Disconnect, Then Prove It

If this strategy holds up, “neural disconnection” could become a companion to chemotherapy, immunotherapy, radiation, and targeted drugs. It might slow growth, reduce spread, restore immune activity, ease cancer pain, or make resistant tumors vulnerable again.

But first come prospective trials, validated biomarkers, tumor-specific dosing, and careful monitoring. Researchers must separate a drug's neural effects from its unrelated actions and avoid disrupting nervous-system functions patients need. Evidence from mice, cells, retrospective records, and small trials cannot settle those questions.

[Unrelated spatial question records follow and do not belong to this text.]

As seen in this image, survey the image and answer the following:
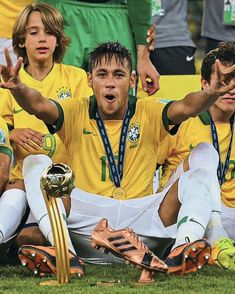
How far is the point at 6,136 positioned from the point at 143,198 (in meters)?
0.88

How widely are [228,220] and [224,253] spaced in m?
0.77

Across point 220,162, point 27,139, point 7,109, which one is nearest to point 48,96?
point 7,109

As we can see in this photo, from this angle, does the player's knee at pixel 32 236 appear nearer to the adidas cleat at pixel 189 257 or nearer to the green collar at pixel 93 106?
the green collar at pixel 93 106

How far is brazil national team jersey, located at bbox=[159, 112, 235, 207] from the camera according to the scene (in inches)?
320

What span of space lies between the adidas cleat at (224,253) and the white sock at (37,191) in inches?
31.9

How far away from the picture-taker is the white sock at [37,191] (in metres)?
7.12

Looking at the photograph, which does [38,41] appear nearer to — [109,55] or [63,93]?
[63,93]

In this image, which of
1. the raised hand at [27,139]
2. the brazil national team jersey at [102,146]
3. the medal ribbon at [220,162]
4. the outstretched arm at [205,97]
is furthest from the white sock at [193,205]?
the raised hand at [27,139]

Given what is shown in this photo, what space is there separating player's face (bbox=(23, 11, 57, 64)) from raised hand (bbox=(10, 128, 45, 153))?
2.36 feet

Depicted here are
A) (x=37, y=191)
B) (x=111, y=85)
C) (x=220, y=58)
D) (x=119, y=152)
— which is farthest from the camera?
(x=220, y=58)

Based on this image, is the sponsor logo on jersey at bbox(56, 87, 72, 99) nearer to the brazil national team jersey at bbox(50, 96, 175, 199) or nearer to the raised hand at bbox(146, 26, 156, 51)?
the brazil national team jersey at bbox(50, 96, 175, 199)

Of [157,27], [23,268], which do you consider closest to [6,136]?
[23,268]

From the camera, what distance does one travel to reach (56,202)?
261 inches

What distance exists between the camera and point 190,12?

The concept is still powerful. A tumor is an ecosystem, not a marble. If nerves help keep that ecosystem hostile, treatment may not need to destroy every wire. It may only need to hang up the right call.

References

1. Jin M-Z, Dang H-R, Jin W-L. Disarming the “Neural Hijack”: Repurposing neuroactive drugs for cancer therapy. Pharmacology & Therapeutics. 2026;109051. doi:10.1016/j.pharmthera.2026.109051
2. Winkler F, Venkatesh HS, Amit M, et al. Cancer neuroscience: State of the field, emerging directions. Cell. 2023;186(8):1689-1707. doi:10.1016/j.cell.2023.02.002; PMCID: PMC10107403
3. Taylor KR, Barron T, Hui A, et al. Glioma synapses recruit mechanisms of adaptive plasticity. Nature. 2023;623(7986):366-374. doi:10.1038/s41586-023-06678-1
4. O'Logbon J, Tarantola L, Williams NR, et al. Does propranolol have a role in cancer treatment? A systematic review of the epidemiological and clinical trial literature on beta-blockers. Journal of Cancer Research and Clinical Oncology. 2025;151:212. doi:10.1007/s00432-025-06262-2; PMCID: PMC12255574
5. Gysler SM, Drapkin R. Tumor innervation: peripheral nerves take control of the tumor microenvironment. Journal of Clinical Investigation. 2021;131(11):e147276. doi:10.1172/JCI147276; PMCID: PMC8159682

Disclaimer: The image accompanying this article is for illustrative purposes only and does not depict actual experimental results, data, or biological mechanisms.